The plugin overrides WordPress’s built-in wp_mail() function and routes all emails through the Lettr Send Email API. This means:
  • All plugins are covered — WooCommerce order confirmations, Contact Form 7 submissions, password resets, user notifications, and anything else that calls wp_mail().
  • Attachments are supported — File attachments are automatically encoded and sent via the API.
  • HTML and plain text — The plugin detects the content type and sends the appropriate format.
  • Delivery tracking — Every email appears in your Lettr logs with full delivery status, opens, clicks, and bounces.

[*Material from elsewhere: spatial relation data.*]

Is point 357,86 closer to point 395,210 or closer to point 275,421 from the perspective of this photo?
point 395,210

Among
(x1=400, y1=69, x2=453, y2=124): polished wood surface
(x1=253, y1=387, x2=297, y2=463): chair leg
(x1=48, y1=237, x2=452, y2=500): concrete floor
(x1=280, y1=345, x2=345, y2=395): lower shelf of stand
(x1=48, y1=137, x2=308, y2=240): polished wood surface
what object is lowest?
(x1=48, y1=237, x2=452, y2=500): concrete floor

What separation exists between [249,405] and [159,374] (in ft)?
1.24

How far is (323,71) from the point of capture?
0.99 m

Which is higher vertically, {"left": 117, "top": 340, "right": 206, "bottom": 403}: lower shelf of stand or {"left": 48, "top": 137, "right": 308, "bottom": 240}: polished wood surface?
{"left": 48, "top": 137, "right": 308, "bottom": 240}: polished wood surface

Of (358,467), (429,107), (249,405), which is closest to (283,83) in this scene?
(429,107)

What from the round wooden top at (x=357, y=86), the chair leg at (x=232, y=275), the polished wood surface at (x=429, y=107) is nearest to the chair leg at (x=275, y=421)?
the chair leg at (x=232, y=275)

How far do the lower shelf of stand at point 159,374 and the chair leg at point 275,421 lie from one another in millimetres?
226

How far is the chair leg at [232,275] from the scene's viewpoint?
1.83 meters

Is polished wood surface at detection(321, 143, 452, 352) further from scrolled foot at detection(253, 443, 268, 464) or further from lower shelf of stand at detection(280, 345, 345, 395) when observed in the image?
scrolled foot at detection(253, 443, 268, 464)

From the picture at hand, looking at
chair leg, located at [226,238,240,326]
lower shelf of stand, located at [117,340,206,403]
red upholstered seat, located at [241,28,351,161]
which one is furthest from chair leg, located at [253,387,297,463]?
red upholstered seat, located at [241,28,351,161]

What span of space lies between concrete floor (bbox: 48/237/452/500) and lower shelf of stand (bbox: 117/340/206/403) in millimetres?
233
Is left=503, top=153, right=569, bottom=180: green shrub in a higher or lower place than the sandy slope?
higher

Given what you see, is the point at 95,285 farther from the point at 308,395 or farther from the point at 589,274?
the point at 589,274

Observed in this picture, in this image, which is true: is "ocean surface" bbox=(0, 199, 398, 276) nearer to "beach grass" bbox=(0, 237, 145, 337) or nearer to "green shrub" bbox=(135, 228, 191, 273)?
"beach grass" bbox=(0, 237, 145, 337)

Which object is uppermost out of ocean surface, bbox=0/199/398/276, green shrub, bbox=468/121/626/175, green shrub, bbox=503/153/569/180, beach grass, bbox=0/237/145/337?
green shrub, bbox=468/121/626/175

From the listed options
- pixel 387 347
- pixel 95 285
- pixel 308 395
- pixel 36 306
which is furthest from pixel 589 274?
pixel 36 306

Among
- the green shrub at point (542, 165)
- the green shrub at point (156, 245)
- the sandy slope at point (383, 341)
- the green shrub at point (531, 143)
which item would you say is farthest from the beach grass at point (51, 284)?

Since the plugin uses the Lettr HTTP API (not SMTP), there’s no need to open any ports or configure SMTP settings on your server.

Troubleshooting

  • Verify your API key is correct and starts with lttr_
  • Ensure the sender email uses a domain verified in Lettr
  • Check the Lettr logs for error details
  • Confirm another plugin hasn’t already overridden wp_mail() — the Lettr plugin shows an admin notice if this conflict is detected
The Lettr plugin replaces the wp_mail() function. If another plugin (e.g. another email delivery plugin) has already declared wp_mail(), the Lettr plugin cannot override it and will display a notice in the admin panel. Deactivate the conflicting plugin to resolve this.
Make sure your sending domain has proper DNS records:
  • SPF — Authorizes Lettr to send on your behalf
  • DKIM — Cryptographically signs your emails
  • DMARC — Tells receivers how to handle unauthenticated mail
See Deliverability Best Practices for more tips.
The plugin reads attachments from the local filesystem. Ensure the file paths passed to wp_mail() are readable by PHP. Temporary files that are deleted before the API request completes will fail silently.